Saved entries:
Content starts

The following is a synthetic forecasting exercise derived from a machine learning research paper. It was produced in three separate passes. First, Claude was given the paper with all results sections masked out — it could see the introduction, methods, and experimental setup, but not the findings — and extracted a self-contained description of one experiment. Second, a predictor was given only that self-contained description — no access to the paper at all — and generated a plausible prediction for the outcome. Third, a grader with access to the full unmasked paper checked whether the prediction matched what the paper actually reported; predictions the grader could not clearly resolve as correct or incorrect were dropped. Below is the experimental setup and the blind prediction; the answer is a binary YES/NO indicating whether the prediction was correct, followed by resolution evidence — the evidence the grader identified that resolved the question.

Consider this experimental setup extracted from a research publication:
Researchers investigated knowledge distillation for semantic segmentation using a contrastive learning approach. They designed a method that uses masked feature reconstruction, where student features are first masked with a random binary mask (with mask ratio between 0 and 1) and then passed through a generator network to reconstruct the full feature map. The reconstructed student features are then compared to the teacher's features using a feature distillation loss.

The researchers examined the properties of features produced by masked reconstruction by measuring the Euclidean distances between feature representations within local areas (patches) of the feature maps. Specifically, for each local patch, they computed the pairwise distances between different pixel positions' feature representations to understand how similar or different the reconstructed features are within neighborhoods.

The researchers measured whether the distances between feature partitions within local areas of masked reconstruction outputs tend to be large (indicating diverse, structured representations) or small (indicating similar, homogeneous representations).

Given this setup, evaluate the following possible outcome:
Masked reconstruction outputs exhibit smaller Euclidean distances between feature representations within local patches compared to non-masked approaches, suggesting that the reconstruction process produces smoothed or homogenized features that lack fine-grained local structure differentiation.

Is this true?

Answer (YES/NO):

Content ends

▸ **WHAT YOU HAVE TO DO**
Say how many lines of the data include the word "Euclidean". Nothing other than the number should be given.

▸ **THE COMPLETED TASK**
2